I've used both table salt and sea salt (sold for human consumption) in aquaria and in making pickles, where they warn you to use pure salt lest your pickling liquid darken or become cloudy. No problem. The iodine may actually be beneficial. The Great Lakes are a goiter region, and the salmon introduced to Lake Ontario often have goiter. While aquarium fish should get enough iodine from the marine origin food they eat, I've seen probable goiters on Julidochromis spp a few times. So I doubt the iodine in iodized salt could do any harm. Starch and sodium silicoaluminate could cause a little transient cloudiness, but I've never seen it when using salt in small quantities.

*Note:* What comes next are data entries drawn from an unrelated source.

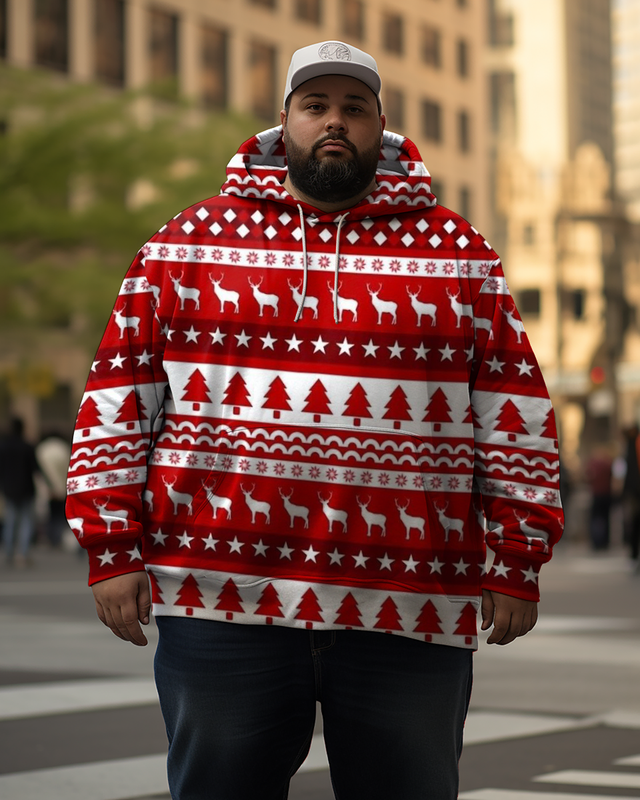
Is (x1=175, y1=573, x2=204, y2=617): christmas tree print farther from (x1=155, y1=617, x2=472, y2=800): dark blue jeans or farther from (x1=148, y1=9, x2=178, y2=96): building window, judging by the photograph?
(x1=148, y1=9, x2=178, y2=96): building window

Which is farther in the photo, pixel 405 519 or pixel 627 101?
pixel 627 101

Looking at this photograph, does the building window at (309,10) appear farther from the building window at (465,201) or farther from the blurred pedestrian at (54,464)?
the blurred pedestrian at (54,464)

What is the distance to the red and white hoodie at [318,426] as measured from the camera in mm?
3246

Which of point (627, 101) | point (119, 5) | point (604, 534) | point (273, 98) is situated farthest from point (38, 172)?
point (627, 101)

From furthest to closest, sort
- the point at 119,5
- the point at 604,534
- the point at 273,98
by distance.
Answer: the point at 273,98 → the point at 119,5 → the point at 604,534

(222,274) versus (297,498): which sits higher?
(222,274)

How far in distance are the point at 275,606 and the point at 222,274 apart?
70 centimetres

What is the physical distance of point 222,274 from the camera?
3.39 metres

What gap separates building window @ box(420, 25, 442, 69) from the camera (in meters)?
60.6

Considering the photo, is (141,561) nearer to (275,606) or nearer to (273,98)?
(275,606)

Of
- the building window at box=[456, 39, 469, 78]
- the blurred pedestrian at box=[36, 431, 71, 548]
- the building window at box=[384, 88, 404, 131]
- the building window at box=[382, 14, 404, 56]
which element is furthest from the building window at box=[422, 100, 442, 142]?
the blurred pedestrian at box=[36, 431, 71, 548]

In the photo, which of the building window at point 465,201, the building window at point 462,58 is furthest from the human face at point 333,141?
the building window at point 462,58

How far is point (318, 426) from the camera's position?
3268 mm

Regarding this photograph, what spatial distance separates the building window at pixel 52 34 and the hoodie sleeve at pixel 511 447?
1531 inches
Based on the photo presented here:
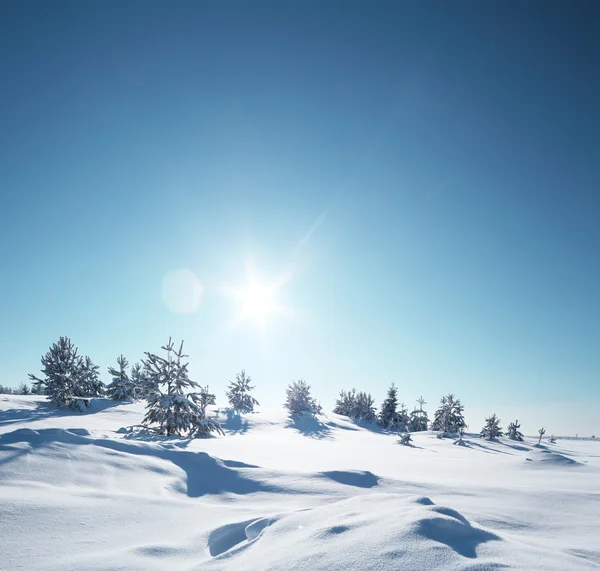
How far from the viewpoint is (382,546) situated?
2.04m

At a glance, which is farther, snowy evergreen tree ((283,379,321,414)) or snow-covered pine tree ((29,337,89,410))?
snowy evergreen tree ((283,379,321,414))

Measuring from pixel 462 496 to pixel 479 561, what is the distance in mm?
3127

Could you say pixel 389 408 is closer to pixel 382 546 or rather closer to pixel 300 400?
pixel 300 400

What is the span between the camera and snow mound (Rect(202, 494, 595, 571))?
1.93 m

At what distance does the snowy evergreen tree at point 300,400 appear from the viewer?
28.5 m

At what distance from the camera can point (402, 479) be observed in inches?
209

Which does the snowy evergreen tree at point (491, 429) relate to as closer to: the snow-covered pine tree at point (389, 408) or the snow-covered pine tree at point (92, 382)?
the snow-covered pine tree at point (389, 408)

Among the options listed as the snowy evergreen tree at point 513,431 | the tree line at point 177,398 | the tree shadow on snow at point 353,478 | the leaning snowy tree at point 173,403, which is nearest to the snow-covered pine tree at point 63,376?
the tree line at point 177,398

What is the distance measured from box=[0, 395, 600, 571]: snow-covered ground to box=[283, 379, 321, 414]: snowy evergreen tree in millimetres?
24022

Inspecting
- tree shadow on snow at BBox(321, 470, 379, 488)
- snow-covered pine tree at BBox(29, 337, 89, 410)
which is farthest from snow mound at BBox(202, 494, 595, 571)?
snow-covered pine tree at BBox(29, 337, 89, 410)

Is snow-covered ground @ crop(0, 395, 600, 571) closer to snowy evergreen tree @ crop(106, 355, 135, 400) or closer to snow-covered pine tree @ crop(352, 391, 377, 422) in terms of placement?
snowy evergreen tree @ crop(106, 355, 135, 400)

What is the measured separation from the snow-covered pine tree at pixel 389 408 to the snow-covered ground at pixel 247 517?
3343 centimetres

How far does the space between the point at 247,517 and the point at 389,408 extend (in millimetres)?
37824

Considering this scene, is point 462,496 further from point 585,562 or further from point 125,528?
point 125,528
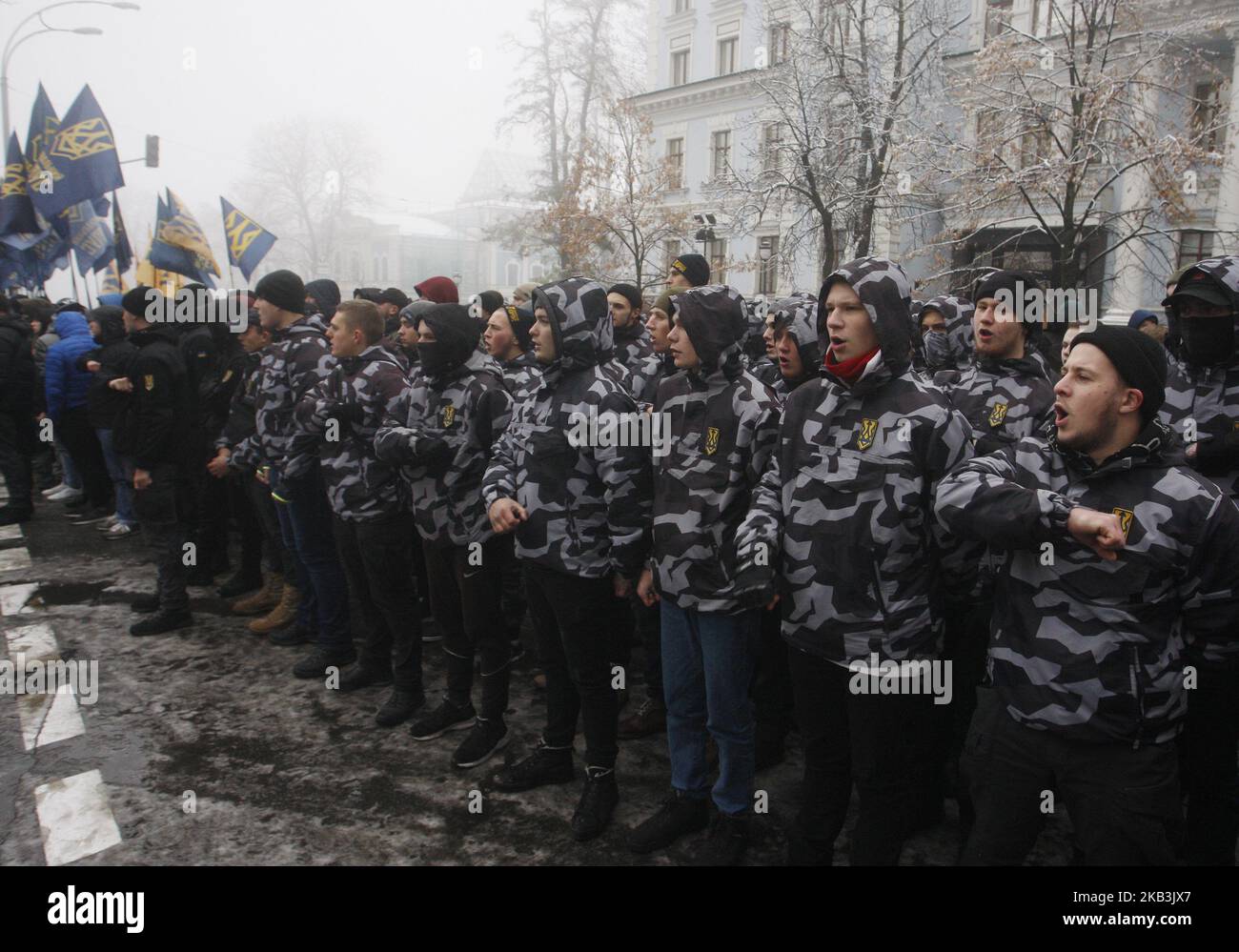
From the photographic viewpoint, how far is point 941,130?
1688 centimetres

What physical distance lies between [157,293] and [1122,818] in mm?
7195

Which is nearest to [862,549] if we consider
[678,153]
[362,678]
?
[362,678]

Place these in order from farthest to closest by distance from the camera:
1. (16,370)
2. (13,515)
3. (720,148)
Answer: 1. (720,148)
2. (13,515)
3. (16,370)

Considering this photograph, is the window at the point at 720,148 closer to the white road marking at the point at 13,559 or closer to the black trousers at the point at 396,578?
the white road marking at the point at 13,559

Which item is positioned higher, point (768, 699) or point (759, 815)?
point (768, 699)

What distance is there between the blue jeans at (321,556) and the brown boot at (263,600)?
119 cm

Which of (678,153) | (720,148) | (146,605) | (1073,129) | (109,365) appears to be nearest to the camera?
(146,605)

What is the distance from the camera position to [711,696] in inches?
128

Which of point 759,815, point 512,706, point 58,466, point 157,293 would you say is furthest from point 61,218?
point 759,815

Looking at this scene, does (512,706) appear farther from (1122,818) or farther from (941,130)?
(941,130)

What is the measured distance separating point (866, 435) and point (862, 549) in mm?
376

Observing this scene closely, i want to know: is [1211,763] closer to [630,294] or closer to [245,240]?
[630,294]

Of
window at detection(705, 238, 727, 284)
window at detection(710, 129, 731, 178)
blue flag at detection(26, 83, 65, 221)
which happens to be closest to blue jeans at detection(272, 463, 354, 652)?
blue flag at detection(26, 83, 65, 221)

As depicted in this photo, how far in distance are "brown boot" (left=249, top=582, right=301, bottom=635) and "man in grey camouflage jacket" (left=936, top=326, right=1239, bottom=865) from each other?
4994 millimetres
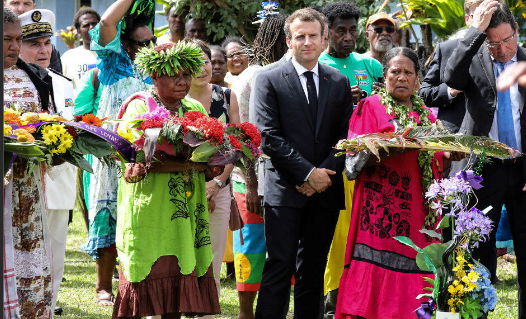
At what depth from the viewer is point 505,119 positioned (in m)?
5.75

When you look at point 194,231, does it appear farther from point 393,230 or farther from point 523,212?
point 523,212

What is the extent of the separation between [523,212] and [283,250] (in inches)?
77.7

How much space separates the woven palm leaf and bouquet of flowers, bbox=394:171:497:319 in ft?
1.41

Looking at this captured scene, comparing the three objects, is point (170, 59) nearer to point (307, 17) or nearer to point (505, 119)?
point (307, 17)

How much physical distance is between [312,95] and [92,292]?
3163 mm

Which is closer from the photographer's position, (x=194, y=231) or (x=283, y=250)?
(x=194, y=231)

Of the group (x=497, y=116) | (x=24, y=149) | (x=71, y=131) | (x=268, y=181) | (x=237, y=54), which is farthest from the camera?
(x=237, y=54)

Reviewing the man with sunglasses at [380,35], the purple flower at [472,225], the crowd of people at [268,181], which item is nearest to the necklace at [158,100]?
the crowd of people at [268,181]

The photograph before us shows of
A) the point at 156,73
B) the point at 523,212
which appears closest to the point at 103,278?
the point at 156,73

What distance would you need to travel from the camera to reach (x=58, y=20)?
61.7ft

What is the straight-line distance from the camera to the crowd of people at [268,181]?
476cm

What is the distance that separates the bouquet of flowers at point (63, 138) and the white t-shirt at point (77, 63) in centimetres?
430

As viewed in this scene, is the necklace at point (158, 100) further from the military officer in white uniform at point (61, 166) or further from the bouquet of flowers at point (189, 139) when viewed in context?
the military officer in white uniform at point (61, 166)

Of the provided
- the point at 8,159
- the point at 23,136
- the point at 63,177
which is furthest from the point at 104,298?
the point at 23,136
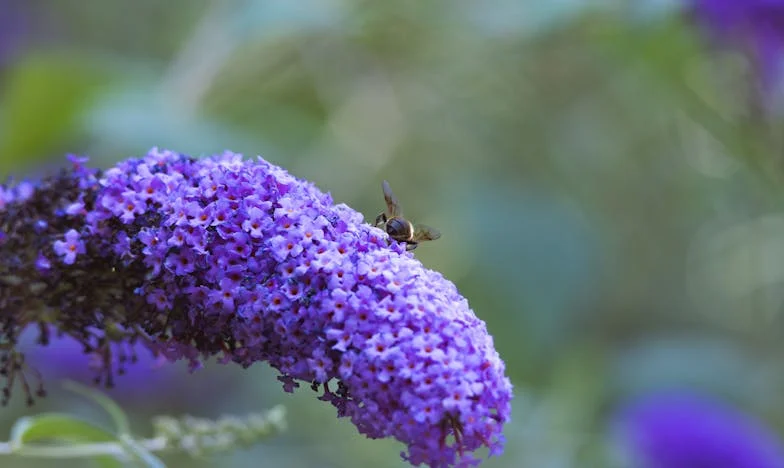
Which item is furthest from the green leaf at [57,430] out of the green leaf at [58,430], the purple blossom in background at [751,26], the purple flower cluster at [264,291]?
the purple blossom in background at [751,26]

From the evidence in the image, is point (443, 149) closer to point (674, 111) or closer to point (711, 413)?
point (674, 111)

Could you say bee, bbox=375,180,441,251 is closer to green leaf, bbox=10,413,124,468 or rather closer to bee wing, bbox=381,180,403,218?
bee wing, bbox=381,180,403,218

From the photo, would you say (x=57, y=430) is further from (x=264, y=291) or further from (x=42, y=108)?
(x=42, y=108)

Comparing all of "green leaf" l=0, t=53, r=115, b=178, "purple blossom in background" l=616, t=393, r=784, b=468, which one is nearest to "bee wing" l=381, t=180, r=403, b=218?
"green leaf" l=0, t=53, r=115, b=178

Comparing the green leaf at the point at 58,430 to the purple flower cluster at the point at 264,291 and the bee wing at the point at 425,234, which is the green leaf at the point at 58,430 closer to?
the purple flower cluster at the point at 264,291

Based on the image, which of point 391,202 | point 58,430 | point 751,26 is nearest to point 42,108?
point 58,430

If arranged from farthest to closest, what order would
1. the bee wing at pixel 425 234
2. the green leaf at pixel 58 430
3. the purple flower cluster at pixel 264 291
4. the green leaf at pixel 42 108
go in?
the green leaf at pixel 42 108 → the bee wing at pixel 425 234 → the green leaf at pixel 58 430 → the purple flower cluster at pixel 264 291
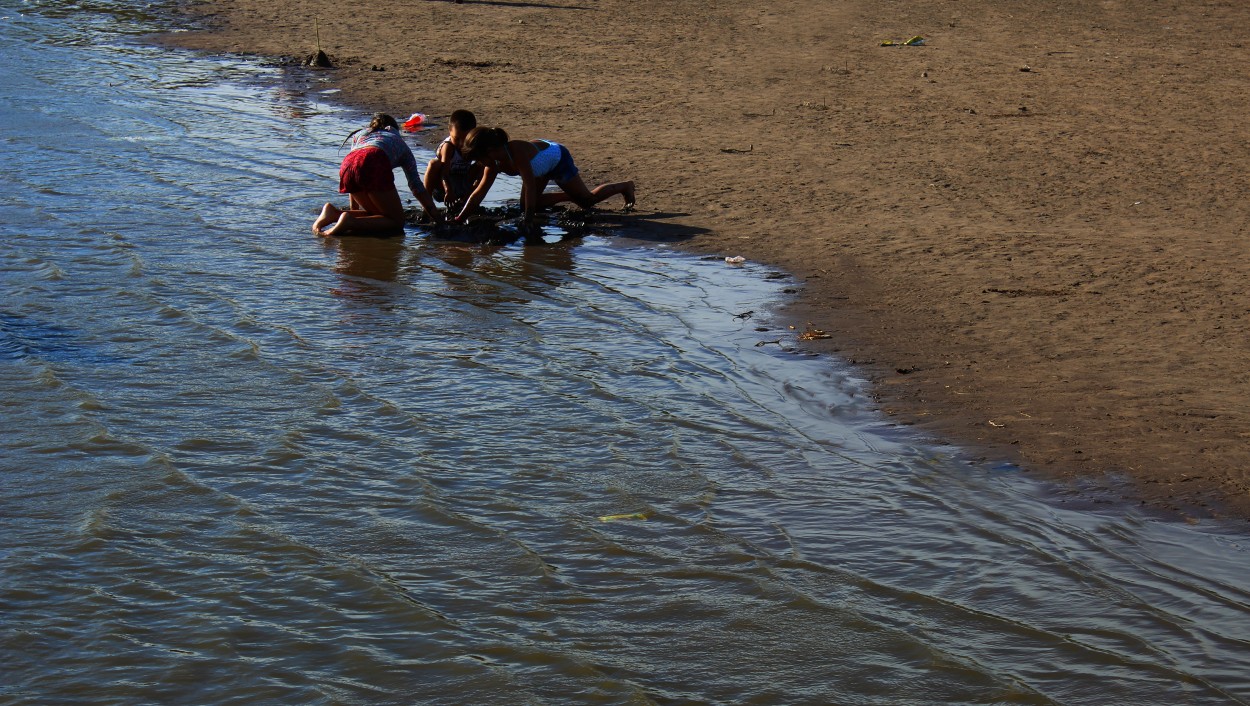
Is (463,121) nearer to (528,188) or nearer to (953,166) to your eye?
(528,188)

That said, if I were setting up a real brackish tank, I'd probably use salt intended for marine aquaria, since true brackish water fish might benefit from some of the other components in that mix.


----------



## Bwhiskered (Oct 2, 2008)

All aquarium salt is is coarse pickling salt. Any non idonized salt will do. Kosher salt is good and I have been using water softener salt for over 30 years for treating fish and hatching brine shrimp without a problem. Years ago some stores bought a 100 pound bag of pickling salt and packaged it themselves. There are many products you buy from the fish stores that you can buy much cheaper if you know what they are.

Sea salt is ok as well. The only difference is that it contains trace elements that can be benificial.


----------



## wtac (Mar 17, 2006)

You're correct bea..."back in the day" it should have been stated...too much going on in the ol mellon, not enough sleep and inhaling too much curing silicone...LOL!


----------